* Document segment *
SnoFarmer;489684 said:


> yea, same springs diffrent tag/part#:waving:
> 
> (The 38/ or 39 was just two digets in the part number)


Right. All I was saying is the OP was talking about newer trucks which would have different PN#'s.

Anyway sorry to stray off topic.


----------



## SnoFarmer (Oct 15, 2004)

Eclipse;489948 said:


> Right. All I was saying is the OP was talking about newer trucks which would have different PN#'s.
> 
> Anyway sorry to stray off topic.


No proublem.
The guy at the parts counter can look up the part # for you..


----------



## orange toys (Dec 16, 2008)

how do you know if you have a plow prep package? I bought my truck used


----------



## BigDave12768 (Nov 17, 2006)

* Information shown *

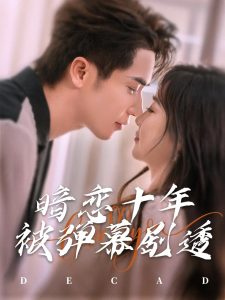 暗恋十年被弹幕剧透 全集(大结局)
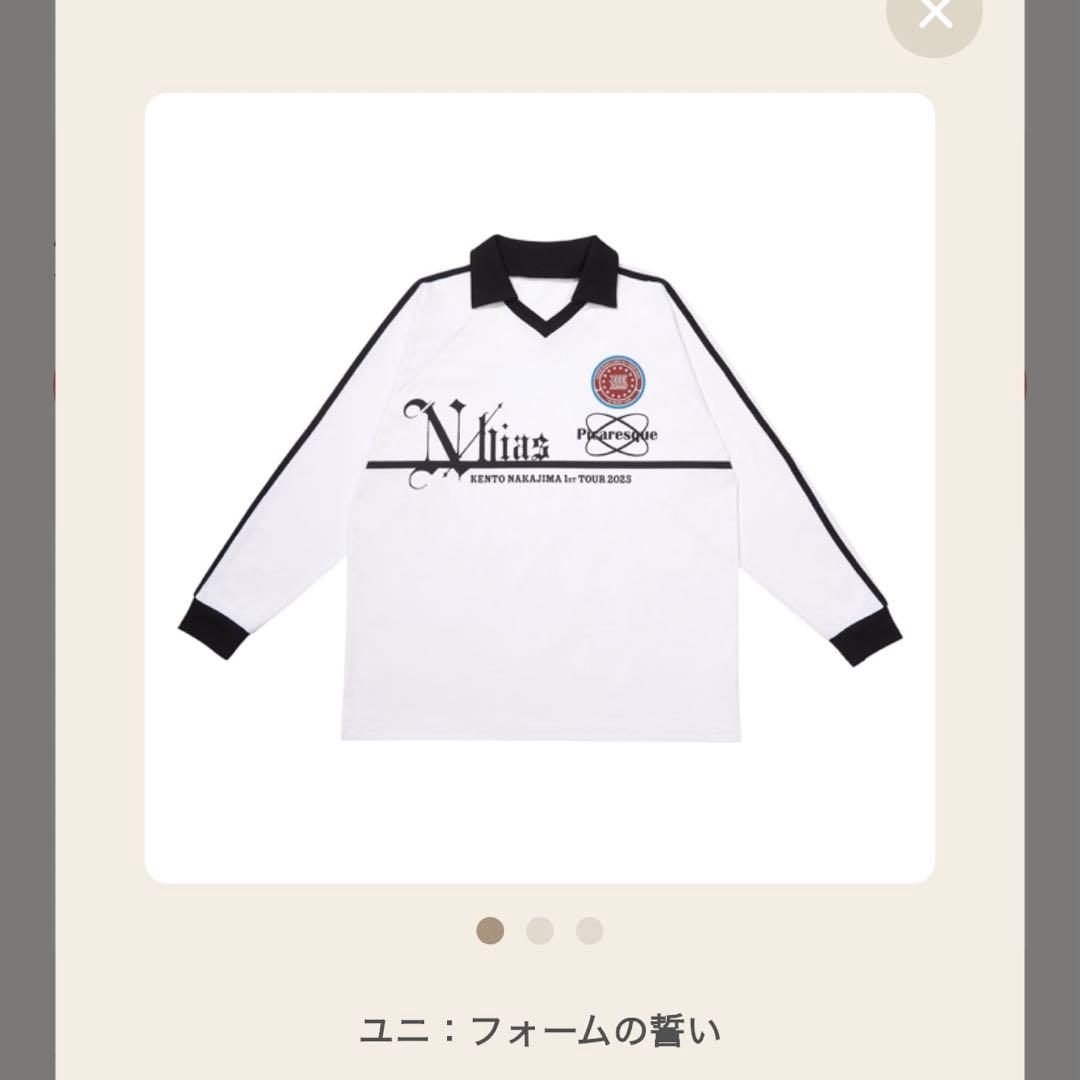 m*e様 【新品未開封】ユニ:フォームの誓い 中島健人 N/bias - メルカリ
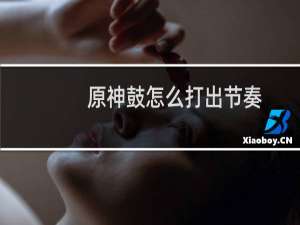 原神鼓怎么打出节奏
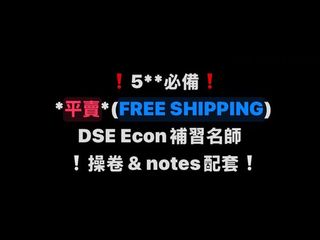 （分類：）位於 。 由 jt9963 提交（商品編號 1374106828，圖片 1）。簡介： 。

* Required actions *
- A) Print the section of the forum thread about plow springs starting at "## SnoFarmer (Oct" and ending at "No proublem.".
- B) List every username that appears in the forum thread about plow springs.
- C) Write the next part of the forum thread about plow springs, picking up from where it stops.

* Responses by item number *
- A)
## SnoFarmer (Oct 15, 2004)

Eclipse;489948 said:


> Right. All I was saying is the OP was talking about newer trucks which would have different PN#'s.
> 
> Anyway sorry to stray off topic.


No proublem.

- B) SnoFarmer, Eclipse, orange toys, BigDave12768

- C)
I think the Tag under the hood may list it or in Dash board. Its the AHD package. But if truck is out of warranty it really doesnt matter. What Year truck are we talking about? And what Motor. But easy way would be to go to a Dodge dealer or a plow dealer they can run the Vin and tell you the options


----------



## orange toys (Dec 16, 2008)

mine is a 04 2500HD 6.0


----------



## BigDave12768 (Nov 17, 2006)

Oh its a Chevy. thats simple Do you have the roof beacon light swich? if you do it has the plow prep if not no plow prep

See the switch to the right by itself. Thats a roof beacon swithc if you have that you have the plow prep


----------



## orange toys (Dec 16, 2008)

what does that switch do? I can't see it that good


----------



## BigDave12768 (Nov 17, 2006)

Its an on off switch for a roof beacon light. Its standard with the plow prep package. if you have that switch you have the plow prep. But since you truck is an 04 you can easily mod you truck up to handle the plow since you have no warranty issues

RPO Code VYU (found on the sticker in the glove compartment)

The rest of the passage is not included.